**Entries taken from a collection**
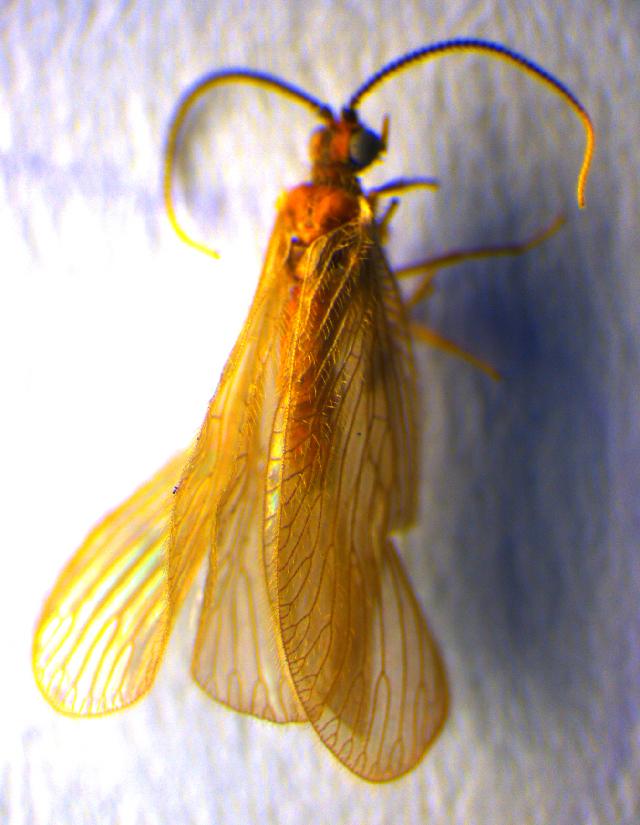 Image of <i>Sisyra terminalis</i> Curtis 1854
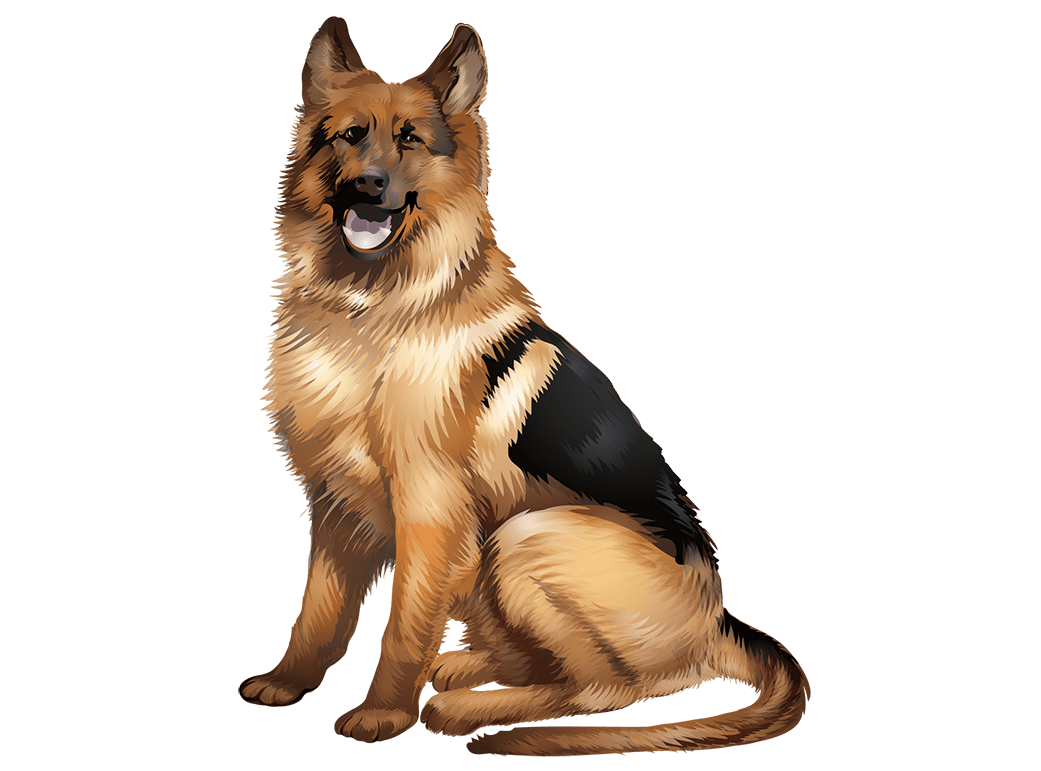 German Shepherd T-Shirt - Vibrant Vector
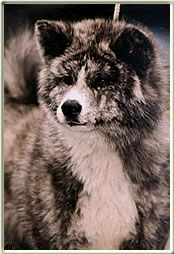 Akita. I think they are so cute and majestic!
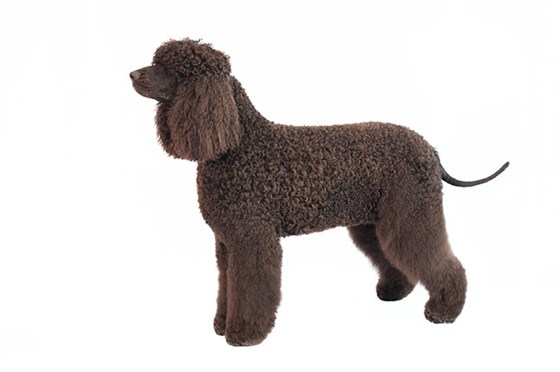Irish Water Spaniel - Large Dogs that dont shed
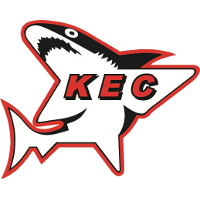 Kölner Junghaie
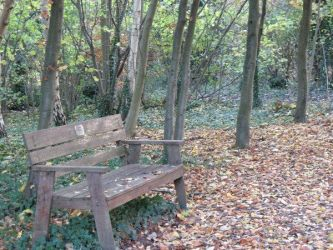 Bench by Fall-Leaves-Club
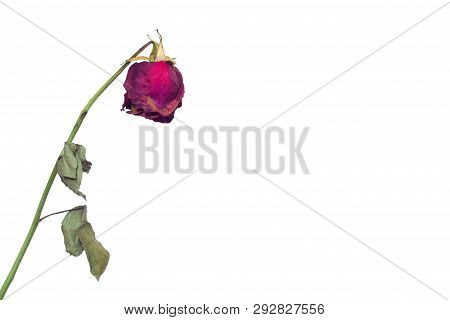 A Faded Rose Flower On A White Background Concept Of Fading Feelings In Love And Impotence In Men An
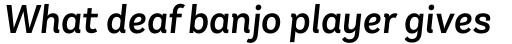Andes Neue Alt 2 Medium Italic sample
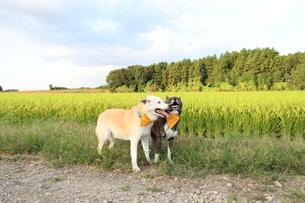 田んぼを背景に笑顔で並ぶ2匹の犬の写真素材 [FYI04611892]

**Exercise brief**
Copy exactly the lines that run from the line containing "A Faded Rose" to the end of the data above, keeping both end lines and leaving out all pictures.

**Exercise solution**
 A Faded Rose Flower On A White Background Concept Of Fading Feelings In Love And Impotence In Men An
Andes Neue Alt 2 Medium Italic sample
 田んぼを背景に笑顔で並ぶ2匹の犬の写真素材 [FYI04611892]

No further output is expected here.